*** TEXT SEGMENT ***

The way that I think discord works is that someone creates a server, and people join the server. The server itself can contain mulitple chatrooms. My idea is that we have a general chatroom, and then another chatroom for info pertaining to gatherings so that instead of everyone asking people where is this, and when is that, there would be a separate chatroom for this information.

I'll pm the people the invite link to the people who responded recently


----------



## LNahid2000 (May 23, 2007)

Just randomly came across this thread...would love to meet up with you guys as well!


----------



## Crisigv (Aug 3, 2013)

BleedingHearts said:


> Man, I'd love to go to one of these but when the time actually comes idk :s


See if @AllGlad can send you the link for our group. Then we can all get to know each other. Just a thought.


----------



## AllGlad (Feb 16, 2018)

Crisigv said:


> See if @*AllGlad* can send you the link for our group. Then we can all get to know each other. Just a thought.


Ok will do!


----------



## cosmicKitten (Mar 1, 2016)

I'm interested in this too, if it's still happening


----------



## gunner21 (Aug 4, 2012)

Wait, there's a group for this?


----------



## Crisigv (Aug 3, 2013)

We've already had a small meet, but are open to more. And anyone is welcome.


----------



## gunner21 (Aug 4, 2012)

Crisigv said:


> We've already had a small meet, but are open to more. And anyone is welcome.


How do I join this group?


----------



## Crisigv (Aug 3, 2013)

gunner21 said:


> How do I join this group?


Was that you who joined?


----------



## Mabel Pines (Mar 19, 2018)

I went to one of these group meet ups but I couldn't find them and they gave me very specific directions and instructions, too.


----------



## bicycle (Jan 6, 2010)

Did you find the place itself, and not find the people when you got there?



Mabel Pines said:


> I went to one of these group meet ups but I couldn't find them and they gave me very specific directions and instructions, too.


----------

***

TO DO
1. In the forum thread, what is the second chatroom proposed in the first post meant to hold?
2. Return each line of the rows that contains the word "image", matching case exactly.
The rows that follow are unrelated to the forum thread.

*** EXCERPTED RECORDS ***

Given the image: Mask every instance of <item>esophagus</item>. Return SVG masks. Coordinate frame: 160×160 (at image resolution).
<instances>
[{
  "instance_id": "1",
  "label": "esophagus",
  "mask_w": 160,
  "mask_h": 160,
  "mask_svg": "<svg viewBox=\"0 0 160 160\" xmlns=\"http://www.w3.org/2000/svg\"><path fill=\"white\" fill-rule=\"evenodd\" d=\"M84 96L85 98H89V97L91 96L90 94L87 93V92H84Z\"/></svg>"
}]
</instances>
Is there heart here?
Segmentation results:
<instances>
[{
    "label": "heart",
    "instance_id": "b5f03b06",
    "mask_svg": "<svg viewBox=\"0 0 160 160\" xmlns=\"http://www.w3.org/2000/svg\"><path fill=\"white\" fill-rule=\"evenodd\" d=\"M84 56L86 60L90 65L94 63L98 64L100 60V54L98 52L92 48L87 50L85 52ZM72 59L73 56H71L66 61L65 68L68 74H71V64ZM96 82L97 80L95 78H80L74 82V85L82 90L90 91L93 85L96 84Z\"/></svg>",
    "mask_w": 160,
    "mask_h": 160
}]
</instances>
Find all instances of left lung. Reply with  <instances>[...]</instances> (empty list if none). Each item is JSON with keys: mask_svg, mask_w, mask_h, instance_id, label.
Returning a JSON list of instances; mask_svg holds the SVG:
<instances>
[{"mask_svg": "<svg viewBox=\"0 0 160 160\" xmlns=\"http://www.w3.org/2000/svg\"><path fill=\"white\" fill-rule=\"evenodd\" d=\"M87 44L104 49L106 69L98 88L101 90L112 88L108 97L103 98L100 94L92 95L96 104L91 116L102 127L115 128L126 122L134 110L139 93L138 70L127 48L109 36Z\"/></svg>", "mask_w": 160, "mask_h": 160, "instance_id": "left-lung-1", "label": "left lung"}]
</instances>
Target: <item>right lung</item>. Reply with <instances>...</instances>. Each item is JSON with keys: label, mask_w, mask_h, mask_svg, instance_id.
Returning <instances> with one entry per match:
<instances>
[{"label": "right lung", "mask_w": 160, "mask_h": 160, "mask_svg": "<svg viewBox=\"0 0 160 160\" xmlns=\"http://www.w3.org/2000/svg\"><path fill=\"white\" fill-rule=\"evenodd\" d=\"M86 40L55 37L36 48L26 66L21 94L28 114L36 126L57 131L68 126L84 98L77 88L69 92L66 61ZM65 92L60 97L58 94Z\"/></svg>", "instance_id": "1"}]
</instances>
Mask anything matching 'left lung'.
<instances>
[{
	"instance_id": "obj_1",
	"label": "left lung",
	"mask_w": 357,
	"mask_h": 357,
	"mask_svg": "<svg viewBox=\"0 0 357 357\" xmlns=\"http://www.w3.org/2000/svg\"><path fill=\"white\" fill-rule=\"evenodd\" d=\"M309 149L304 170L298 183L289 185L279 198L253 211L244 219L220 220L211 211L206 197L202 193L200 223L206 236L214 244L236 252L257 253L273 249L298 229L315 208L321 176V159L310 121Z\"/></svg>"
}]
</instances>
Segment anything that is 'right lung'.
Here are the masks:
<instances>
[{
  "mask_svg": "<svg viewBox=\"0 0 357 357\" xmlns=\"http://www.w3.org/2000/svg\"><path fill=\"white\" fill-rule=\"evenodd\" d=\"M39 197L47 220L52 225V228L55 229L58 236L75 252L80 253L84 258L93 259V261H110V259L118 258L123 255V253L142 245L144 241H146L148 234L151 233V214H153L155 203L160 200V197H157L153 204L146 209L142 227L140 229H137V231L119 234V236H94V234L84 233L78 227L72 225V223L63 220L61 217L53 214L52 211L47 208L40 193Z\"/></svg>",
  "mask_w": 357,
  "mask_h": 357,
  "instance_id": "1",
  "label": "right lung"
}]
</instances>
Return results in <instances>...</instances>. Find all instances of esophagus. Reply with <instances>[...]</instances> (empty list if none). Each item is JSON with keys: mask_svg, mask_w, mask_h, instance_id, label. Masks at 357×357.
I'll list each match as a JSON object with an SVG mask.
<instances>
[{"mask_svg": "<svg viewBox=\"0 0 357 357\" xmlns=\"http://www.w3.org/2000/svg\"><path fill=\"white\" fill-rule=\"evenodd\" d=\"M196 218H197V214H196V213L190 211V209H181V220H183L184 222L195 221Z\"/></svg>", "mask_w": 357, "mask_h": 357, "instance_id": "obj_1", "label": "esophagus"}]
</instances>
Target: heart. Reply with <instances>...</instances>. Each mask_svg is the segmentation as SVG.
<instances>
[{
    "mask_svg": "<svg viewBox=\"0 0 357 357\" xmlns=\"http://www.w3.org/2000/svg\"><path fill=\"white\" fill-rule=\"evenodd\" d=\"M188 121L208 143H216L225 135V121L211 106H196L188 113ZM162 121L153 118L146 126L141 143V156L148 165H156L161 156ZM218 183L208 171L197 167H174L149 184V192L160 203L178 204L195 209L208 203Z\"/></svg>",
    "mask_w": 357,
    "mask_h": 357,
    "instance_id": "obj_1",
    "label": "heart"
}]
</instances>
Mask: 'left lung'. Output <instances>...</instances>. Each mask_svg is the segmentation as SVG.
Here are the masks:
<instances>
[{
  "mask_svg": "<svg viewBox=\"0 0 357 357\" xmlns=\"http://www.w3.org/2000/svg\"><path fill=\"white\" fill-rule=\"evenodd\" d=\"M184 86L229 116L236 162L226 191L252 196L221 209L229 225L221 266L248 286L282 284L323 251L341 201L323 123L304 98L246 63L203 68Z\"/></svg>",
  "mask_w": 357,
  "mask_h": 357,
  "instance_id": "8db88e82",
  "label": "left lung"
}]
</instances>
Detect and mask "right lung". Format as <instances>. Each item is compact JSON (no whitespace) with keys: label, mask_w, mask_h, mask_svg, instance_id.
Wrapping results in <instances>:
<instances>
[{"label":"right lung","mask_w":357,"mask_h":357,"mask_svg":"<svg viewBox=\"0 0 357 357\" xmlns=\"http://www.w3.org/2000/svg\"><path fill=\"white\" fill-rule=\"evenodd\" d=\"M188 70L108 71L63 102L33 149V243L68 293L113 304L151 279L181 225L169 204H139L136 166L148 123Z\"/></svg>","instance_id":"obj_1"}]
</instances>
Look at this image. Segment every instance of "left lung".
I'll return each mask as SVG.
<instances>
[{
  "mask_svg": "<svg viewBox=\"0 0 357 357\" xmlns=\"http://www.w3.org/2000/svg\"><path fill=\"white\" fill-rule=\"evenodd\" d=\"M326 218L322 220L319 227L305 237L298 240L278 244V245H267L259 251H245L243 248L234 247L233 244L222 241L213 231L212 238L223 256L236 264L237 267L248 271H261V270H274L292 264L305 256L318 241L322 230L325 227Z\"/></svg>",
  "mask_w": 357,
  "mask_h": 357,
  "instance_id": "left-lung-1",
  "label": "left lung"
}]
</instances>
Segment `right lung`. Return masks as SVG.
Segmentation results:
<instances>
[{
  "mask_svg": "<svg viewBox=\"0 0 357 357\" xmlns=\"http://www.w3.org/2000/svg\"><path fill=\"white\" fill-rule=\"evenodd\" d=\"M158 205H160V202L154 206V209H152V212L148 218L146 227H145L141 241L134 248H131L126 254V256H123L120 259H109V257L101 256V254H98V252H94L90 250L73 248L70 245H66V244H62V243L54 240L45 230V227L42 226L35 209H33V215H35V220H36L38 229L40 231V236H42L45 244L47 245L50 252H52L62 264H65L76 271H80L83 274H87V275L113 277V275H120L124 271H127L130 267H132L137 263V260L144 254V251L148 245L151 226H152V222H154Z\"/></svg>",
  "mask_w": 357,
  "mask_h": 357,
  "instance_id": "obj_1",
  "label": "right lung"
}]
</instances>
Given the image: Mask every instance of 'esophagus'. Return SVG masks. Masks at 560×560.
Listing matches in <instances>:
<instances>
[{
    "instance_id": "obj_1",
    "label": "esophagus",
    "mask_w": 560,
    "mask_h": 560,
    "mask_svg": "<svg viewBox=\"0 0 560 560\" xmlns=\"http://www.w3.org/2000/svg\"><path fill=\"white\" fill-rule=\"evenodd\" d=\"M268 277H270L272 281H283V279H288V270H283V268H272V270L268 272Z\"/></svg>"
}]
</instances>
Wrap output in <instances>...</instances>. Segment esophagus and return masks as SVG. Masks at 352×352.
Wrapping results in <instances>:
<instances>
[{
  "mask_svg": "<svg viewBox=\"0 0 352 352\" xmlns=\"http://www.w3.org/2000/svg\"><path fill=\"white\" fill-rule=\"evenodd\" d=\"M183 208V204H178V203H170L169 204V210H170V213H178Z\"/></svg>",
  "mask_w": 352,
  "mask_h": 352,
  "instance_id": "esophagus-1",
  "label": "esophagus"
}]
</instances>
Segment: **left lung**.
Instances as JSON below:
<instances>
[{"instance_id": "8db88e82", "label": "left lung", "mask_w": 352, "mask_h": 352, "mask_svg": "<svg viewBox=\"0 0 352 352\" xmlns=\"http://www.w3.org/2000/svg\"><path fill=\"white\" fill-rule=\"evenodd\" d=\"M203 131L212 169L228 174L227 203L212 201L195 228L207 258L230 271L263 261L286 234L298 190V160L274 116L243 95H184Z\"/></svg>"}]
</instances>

***

OUTPUTS FOR THE TASKS
1. Information about gatherings, so people don't have to keep asking where and when things are.

2.
Given the image: Mask every instance of <item>esophagus</item>. Return SVG masks. Coordinate frame: 160×160 (at image resolution).
Look at this image. Segment every instance of "left lung".
Given the image: Mask every instance of 'esophagus'. Return SVG masks. Masks at 560×560.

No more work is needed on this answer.